> [YOUR TASKS]
a. According to the text on UK sea-level evidence, what is the central estimate projection of sea-level rise for London by 2100?
b. Pick up the text on UK sea-level evidence after its final sentence and keep writing.

High evidence, high agreement

There is high confidence in observational evidence for mean sea levels and sea-level extremes. There is now firm evidence that the rate of sea level rise (both for the UK and globally) was higher overall in the 20th century than the 19th.

What could happen in the future?
  • For London, the central estimate projection of sea-level rise for 2100 ranges from 0.45–0.78m, depending on the greenhouse gas emissions scenario. Estimates for other capital cities are: Cardiff 0.43–0.76m; Belfast 0.26–0.58m and Edinburgh 0.23–0.54m. 
  • Increases in future extreme sea levels and flooding will be driven by mean sea-level changes, rather than changes in storm surges. 

Medium evidence, high agreement

The UKCP18 sea level projections are a considerable improvement over previous outputs, with better representation of ice sheet processes, improved ‘downscaling’ for the UK, and a more reliable estimate of the pattern of sea-level change caused by the Earths’ elastic response to the last de-glaciation.

> [RECORDS SHOWN]
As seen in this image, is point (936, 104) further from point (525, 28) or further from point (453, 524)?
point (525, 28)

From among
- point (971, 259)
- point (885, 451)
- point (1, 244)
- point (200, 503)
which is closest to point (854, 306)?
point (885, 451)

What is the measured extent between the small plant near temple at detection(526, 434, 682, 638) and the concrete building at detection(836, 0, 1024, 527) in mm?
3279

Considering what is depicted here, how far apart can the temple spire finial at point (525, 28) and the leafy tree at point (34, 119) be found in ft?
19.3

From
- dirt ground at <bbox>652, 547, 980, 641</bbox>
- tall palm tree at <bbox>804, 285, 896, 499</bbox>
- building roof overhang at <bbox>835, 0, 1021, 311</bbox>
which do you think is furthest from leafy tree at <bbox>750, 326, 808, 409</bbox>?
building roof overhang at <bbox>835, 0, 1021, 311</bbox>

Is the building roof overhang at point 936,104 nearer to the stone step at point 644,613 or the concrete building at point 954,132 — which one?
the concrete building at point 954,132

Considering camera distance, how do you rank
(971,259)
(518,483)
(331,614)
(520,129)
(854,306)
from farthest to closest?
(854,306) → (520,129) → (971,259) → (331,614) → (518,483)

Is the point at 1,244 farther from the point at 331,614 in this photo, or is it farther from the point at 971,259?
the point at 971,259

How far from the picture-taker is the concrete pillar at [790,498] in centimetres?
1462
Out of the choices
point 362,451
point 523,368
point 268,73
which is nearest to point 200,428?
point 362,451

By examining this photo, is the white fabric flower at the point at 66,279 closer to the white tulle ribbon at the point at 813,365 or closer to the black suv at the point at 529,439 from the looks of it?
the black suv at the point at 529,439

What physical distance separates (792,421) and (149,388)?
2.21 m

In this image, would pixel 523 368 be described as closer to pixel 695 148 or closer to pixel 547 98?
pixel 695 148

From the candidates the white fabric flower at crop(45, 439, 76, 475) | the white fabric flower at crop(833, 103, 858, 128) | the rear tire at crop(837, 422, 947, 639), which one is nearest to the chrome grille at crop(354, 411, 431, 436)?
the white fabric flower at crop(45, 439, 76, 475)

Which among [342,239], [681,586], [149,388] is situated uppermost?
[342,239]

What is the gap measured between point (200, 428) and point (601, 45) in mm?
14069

> [EXPECTED OUTPUTS]
a. 0.45–0.78m, depending on the greenhouse gas emissions scenario.

b.
Key Challenges and Emerging Issues
  • Quantifying and constraining high-end scenarios through a better understanding of dynamic ice processes (and their controlling factors).
  • Translating updated sea-level science into resilience planning (e.g., to ensure SMPs are realistic and sustainable in economic, social, and environmental terms). 
  • Understanding how the storm track (position, strength) and its influence on storm surges and extreme water levels will change, with coupling CMIP6 models to storm surge and wave models a priority.